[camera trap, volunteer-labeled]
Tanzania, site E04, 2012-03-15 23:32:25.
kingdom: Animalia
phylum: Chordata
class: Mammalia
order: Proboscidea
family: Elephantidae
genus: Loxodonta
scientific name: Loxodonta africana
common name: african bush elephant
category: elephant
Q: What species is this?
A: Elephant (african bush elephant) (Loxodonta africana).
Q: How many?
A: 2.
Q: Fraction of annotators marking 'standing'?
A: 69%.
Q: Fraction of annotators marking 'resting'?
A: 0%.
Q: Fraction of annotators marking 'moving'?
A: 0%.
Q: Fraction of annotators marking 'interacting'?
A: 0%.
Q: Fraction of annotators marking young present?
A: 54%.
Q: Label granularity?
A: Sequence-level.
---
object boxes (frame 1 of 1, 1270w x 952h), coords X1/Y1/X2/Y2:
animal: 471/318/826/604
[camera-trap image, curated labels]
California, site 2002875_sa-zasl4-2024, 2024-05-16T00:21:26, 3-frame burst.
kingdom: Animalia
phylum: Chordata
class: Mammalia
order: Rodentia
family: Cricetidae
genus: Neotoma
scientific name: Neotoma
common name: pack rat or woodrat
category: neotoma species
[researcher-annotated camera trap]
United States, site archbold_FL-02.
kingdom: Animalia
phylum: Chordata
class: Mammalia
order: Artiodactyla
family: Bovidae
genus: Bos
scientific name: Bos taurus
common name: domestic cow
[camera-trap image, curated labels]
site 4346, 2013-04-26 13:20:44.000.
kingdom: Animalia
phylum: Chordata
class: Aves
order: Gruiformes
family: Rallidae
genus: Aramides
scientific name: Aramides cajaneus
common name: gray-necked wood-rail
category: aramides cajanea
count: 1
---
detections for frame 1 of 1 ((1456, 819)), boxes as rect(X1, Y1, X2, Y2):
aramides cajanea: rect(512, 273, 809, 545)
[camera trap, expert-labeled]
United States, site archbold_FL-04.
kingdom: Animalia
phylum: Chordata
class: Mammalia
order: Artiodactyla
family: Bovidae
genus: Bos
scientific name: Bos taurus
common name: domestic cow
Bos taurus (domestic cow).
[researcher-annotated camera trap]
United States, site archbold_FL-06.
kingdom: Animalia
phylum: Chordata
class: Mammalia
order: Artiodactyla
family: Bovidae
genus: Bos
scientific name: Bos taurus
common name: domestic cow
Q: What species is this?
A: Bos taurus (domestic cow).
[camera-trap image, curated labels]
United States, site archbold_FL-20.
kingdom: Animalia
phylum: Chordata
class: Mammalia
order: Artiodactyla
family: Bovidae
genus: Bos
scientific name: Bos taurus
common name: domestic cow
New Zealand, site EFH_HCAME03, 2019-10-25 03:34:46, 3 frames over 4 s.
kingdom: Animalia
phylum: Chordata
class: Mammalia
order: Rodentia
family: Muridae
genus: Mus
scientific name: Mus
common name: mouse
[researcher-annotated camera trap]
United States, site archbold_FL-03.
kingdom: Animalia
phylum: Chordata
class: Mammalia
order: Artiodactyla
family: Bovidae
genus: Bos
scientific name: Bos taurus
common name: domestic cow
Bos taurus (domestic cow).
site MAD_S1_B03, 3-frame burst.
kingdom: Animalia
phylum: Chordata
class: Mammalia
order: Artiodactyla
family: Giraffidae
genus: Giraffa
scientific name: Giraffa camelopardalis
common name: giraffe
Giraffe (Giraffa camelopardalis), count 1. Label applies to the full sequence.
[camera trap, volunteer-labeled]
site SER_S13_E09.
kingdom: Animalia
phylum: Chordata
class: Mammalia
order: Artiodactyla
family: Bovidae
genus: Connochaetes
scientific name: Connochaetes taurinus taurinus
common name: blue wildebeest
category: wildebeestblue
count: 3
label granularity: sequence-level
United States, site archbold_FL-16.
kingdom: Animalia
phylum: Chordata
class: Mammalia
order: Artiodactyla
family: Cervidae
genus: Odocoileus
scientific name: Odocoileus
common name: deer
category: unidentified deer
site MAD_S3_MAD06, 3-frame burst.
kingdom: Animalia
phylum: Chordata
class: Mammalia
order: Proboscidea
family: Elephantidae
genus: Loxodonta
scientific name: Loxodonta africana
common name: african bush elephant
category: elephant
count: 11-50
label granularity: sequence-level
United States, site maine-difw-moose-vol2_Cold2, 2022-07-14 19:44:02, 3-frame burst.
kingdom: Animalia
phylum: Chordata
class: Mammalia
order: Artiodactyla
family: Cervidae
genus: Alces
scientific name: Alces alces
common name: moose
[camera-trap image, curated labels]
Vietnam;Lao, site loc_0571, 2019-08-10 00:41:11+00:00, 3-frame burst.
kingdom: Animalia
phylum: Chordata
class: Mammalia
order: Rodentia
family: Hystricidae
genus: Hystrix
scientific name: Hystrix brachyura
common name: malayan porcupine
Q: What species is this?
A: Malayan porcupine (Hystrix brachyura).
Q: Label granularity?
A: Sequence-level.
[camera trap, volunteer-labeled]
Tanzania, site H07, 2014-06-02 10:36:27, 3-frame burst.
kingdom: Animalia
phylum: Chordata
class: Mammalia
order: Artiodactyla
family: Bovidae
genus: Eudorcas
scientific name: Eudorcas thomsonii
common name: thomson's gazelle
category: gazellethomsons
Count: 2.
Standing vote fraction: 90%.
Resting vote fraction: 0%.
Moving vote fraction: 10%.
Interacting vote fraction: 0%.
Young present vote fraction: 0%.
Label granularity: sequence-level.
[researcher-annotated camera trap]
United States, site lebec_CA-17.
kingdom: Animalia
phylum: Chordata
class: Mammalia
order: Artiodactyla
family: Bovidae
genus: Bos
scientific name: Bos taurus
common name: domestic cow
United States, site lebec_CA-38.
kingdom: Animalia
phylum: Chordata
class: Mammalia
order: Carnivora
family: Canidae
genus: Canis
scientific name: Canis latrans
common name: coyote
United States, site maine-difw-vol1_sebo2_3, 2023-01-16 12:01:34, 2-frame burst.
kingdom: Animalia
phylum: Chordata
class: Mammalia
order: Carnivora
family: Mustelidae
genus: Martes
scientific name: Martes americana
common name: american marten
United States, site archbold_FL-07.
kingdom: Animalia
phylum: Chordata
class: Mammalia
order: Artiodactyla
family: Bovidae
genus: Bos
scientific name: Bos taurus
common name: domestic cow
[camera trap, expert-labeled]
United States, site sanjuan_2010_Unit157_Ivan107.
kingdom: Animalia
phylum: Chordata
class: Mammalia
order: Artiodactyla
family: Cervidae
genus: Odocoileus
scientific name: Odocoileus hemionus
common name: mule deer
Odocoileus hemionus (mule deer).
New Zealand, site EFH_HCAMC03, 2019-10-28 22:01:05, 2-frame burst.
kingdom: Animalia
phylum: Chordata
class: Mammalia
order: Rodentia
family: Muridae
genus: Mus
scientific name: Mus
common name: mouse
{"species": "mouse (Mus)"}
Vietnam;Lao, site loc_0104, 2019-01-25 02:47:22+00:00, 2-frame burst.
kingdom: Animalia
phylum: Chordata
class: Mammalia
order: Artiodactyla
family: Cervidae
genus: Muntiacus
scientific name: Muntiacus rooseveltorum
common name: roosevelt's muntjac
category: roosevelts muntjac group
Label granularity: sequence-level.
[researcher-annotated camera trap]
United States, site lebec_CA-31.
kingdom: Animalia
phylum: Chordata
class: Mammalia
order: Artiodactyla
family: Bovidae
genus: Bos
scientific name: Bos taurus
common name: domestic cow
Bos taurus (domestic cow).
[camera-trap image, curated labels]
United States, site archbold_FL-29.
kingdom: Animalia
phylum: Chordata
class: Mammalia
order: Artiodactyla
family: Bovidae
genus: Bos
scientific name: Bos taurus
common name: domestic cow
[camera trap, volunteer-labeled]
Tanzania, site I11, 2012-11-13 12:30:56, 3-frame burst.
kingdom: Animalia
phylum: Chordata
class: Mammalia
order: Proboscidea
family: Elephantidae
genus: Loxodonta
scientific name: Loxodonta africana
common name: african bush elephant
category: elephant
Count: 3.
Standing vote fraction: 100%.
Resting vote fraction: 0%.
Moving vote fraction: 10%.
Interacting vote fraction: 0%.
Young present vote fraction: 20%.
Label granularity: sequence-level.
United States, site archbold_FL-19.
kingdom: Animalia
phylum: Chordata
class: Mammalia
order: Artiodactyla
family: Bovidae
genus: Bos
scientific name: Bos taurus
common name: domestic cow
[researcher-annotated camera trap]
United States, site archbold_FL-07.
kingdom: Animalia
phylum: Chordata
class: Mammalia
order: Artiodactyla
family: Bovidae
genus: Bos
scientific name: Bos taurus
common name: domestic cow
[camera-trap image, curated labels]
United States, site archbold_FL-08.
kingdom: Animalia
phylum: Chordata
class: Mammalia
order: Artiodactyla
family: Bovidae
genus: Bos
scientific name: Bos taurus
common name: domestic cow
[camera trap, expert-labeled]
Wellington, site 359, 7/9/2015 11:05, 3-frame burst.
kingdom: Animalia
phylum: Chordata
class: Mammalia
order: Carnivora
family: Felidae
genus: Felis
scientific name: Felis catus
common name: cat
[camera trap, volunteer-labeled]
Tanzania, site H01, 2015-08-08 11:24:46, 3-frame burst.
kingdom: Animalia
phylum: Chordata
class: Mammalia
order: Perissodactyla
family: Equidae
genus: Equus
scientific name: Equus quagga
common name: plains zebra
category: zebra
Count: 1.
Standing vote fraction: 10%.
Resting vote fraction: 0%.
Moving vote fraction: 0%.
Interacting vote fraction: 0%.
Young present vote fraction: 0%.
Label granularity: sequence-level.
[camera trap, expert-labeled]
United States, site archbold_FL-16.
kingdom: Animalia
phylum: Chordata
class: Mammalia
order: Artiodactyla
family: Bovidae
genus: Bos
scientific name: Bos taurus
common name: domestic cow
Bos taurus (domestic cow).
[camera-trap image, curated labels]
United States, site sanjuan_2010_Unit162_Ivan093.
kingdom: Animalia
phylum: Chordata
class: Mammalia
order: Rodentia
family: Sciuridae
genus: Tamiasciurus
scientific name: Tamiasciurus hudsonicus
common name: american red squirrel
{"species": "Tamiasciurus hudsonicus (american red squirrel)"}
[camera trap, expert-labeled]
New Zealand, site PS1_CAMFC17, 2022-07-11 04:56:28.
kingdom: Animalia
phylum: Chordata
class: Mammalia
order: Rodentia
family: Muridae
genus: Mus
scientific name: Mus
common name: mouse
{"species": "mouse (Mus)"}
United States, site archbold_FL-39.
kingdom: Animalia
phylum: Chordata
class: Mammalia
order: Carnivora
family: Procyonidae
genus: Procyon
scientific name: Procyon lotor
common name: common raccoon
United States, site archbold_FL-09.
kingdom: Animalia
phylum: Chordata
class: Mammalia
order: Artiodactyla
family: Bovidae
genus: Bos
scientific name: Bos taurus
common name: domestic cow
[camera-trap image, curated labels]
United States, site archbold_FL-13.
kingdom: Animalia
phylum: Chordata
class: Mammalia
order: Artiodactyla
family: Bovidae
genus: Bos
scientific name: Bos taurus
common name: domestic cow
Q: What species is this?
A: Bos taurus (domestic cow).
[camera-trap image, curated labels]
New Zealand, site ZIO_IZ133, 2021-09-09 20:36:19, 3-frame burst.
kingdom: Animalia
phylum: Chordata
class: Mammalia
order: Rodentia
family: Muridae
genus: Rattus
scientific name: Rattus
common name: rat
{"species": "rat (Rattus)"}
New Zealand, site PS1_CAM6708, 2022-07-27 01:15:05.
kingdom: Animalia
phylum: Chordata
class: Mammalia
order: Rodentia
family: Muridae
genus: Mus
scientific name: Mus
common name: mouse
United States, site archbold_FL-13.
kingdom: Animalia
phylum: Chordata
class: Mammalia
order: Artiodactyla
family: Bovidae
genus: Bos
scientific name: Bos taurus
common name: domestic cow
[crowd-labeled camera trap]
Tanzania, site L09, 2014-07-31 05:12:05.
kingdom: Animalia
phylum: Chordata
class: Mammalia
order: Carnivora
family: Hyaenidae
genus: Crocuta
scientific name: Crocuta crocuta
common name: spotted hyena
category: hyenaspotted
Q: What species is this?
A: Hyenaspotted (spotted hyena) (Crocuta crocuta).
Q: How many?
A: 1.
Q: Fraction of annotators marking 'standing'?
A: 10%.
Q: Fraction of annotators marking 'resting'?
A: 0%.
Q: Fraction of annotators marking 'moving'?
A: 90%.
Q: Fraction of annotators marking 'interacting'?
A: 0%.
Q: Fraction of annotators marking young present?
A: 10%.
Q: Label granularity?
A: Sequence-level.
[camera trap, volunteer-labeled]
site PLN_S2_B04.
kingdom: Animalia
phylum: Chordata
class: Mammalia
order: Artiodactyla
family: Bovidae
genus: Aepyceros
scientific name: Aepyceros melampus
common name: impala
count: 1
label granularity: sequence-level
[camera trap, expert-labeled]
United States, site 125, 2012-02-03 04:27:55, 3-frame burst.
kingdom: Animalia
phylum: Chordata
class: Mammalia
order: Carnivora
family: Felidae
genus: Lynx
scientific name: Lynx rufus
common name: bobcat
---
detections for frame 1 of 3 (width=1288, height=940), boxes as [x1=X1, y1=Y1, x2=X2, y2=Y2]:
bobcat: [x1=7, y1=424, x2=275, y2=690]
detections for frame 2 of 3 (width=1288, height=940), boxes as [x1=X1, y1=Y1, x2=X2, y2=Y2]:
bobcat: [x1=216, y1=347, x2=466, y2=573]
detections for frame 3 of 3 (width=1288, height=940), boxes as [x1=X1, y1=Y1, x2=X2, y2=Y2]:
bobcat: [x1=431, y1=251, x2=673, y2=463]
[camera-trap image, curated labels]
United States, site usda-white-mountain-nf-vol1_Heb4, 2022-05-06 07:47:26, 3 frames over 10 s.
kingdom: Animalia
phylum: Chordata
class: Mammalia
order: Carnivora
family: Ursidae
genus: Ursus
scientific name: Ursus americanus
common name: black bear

## Aim of the task
Write out again, exactly, the lines from the start of the entries up to and including the one with "category: neotoma species". Nothing else belongs in the reply.

## Completed task
[camera trap, volunteer-labeled]
Tanzania, site E04, 2012-03-15 23:32:25.
kingdom: Animalia
phylum: Chordata
class: Mammalia
order: Proboscidea
family: Elephantidae
genus: Loxodonta
scientific name: Loxodonta africana
common name: african bush elephant
category: elephant
Q: What species is this?
A: Elephant (african bush elephant) (Loxodonta africana).
Q: How many?
A: 2.
Q: Fraction of annotators marking 'standing'?
A: 69%.
Q: Fraction of annotators marking 'resting'?
A: 0%.
Q: Fraction of annotators marking 'moving'?
A: 0%.
Q: Fraction of annotators marking 'interacting'?
A: 0%.
Q: Fraction of annotators marking young present?
A: 54%.
Q: Label granularity?
A: Sequence-level.
---
object boxes (frame 1 of 1, 1270w x 952h), coords X1/Y1/X2/Y2:
animal: 471/318/826/604
[camera-trap image, curated labels]
California, site 2002875_sa-zasl4-2024, 2024-05-16T00:21:26, 3-frame burst.
kingdom: Animalia
phylum: Chordata
class: Mammalia
order: Rodentia
family: Cricetidae
genus: Neotoma
scientific name: Neotoma
common name: pack rat or woodrat
category: neotoma species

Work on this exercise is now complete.